ドアの外から「フン、聖女様は気楽でいらっしゃる」と嫌味が聞こえたが、今はそれを悲しむ余裕はない。
やがて馬車は目的地へと到着し、すぐに馬車のドアが開かれた。
「あの橋が悪魔が出るという場所ですか?」
「そうです。今は作業員は退避しているようですが、悪魔が邪魔をするので工事が進まないそうです」
護衛の兵士がそういうが、奇妙に感じることがある。
違和感しかないよね。だって工事をしている形跡がどこにも感じられないのだから。
木製で出来た、全長二十メートルはありそうな橋だけど、工事どころか完成しているようにしか見えない。
やっぱりどこかが変だと思い始め、城を出る前にジリーに言われたことを思い出す。
まさか誰かが、何かよからぬ事を企んでいるのか……と。
「あの、本当にここで合っていますか? 工事の跡が無いようですが」
「…………ええ。間違いありませんよ、人形の悪魔が出るそうです」
その言葉で胸の聖石に意識を集中してみる。
すると、間違いなく悪魔の気配を探知し、近くにソレがいるのだと理解した。
「失言でした。たしかに悪魔はいるようですね。では此れより悪魔討伐の義を執り行います。みなさんは所定の場所で待機を」
そう言うと、護衛の兵士たちは一気に離れていく。
そのまま聖石が悪魔の反応を感知し、その強く現れる場所へと向かう。
徐々に強くなる気配……。
やがて橋の入口まで到着すると、悪魔の気配は橋の上へと続く。
「おかしい……誰もいないのになぜ?」
つぶやきながらも誰もいないと思う現実と、聖石が感じる悪魔の気配。
その二つの事実に困惑しながらも、橋の中央まで来てしまう。
「ココが一番反応が強い。けど……」
悪魔どころか誰もいない。
でも一番反応が強いのも事実。これは一体どういう事なのかと、嫌な汗が背中に張り付く。

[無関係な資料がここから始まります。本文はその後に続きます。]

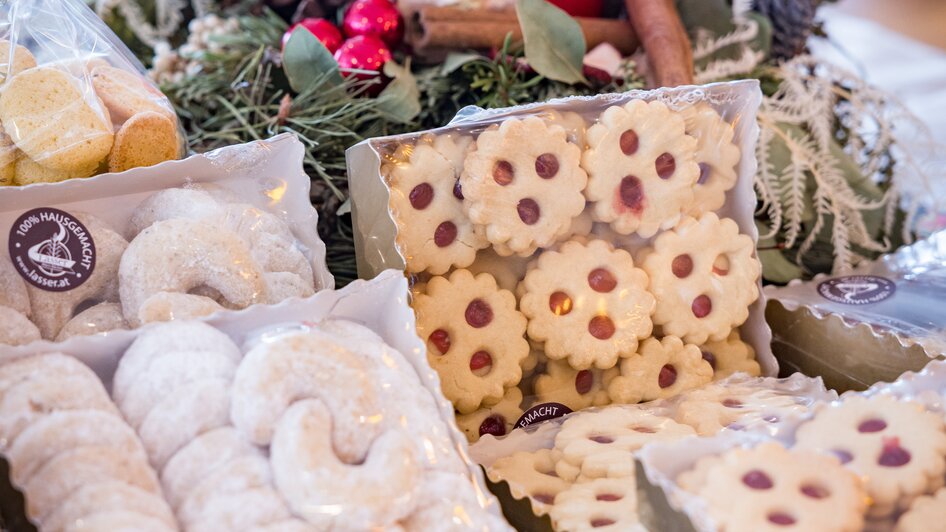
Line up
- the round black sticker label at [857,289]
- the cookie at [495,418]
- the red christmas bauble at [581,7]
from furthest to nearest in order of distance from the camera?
the red christmas bauble at [581,7], the round black sticker label at [857,289], the cookie at [495,418]

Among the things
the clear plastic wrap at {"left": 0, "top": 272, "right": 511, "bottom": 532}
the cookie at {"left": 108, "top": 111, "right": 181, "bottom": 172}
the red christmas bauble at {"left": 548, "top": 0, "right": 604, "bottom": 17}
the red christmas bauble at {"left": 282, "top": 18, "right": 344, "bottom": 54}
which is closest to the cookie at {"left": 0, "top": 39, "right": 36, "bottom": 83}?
the cookie at {"left": 108, "top": 111, "right": 181, "bottom": 172}

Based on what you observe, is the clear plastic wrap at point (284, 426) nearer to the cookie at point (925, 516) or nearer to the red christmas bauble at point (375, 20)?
the cookie at point (925, 516)

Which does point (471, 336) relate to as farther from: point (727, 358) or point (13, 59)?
point (13, 59)

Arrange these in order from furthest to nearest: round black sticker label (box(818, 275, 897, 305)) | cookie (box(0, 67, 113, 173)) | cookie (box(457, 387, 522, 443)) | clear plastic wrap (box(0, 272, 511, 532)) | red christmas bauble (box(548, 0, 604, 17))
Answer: red christmas bauble (box(548, 0, 604, 17)) < round black sticker label (box(818, 275, 897, 305)) < cookie (box(457, 387, 522, 443)) < cookie (box(0, 67, 113, 173)) < clear plastic wrap (box(0, 272, 511, 532))

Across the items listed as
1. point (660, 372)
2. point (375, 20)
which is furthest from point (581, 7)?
point (660, 372)

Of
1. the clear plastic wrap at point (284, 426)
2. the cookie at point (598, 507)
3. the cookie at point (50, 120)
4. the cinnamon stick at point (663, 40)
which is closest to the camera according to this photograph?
the clear plastic wrap at point (284, 426)

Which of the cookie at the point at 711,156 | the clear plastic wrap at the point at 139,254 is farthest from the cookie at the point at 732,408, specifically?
the clear plastic wrap at the point at 139,254

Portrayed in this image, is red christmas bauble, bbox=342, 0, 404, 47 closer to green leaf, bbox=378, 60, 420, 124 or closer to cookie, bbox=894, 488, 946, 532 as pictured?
green leaf, bbox=378, 60, 420, 124
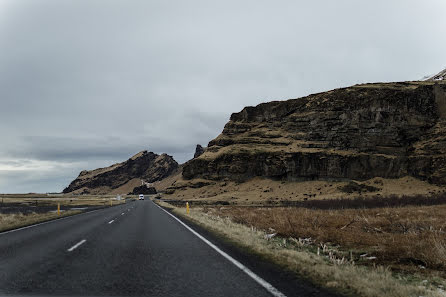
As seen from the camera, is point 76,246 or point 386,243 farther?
point 76,246

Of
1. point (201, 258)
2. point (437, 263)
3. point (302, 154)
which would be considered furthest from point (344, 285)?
point (302, 154)

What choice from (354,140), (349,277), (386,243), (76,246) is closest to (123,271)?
(76,246)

そんな時、状況が考えていた事とは別の方向で急速に動き出す。
橋の出口側に人影が現れ、それが十人ほどになると、その違和感に気がつく。
違和感の原因。それは昼間だと言うのに、全員が手に松明を持っていたのだから。
「え!? 貴方達、ここは悪魔が出るので危ないです! 至急この場を離れ――え!? 何をしているのですか?!」
彼らはいきなり手に持った松明を、橋の上へと放り投げる。
それが橋の上に落ちた直後、一気に燃え上がり橋へと炎が燃え広がる。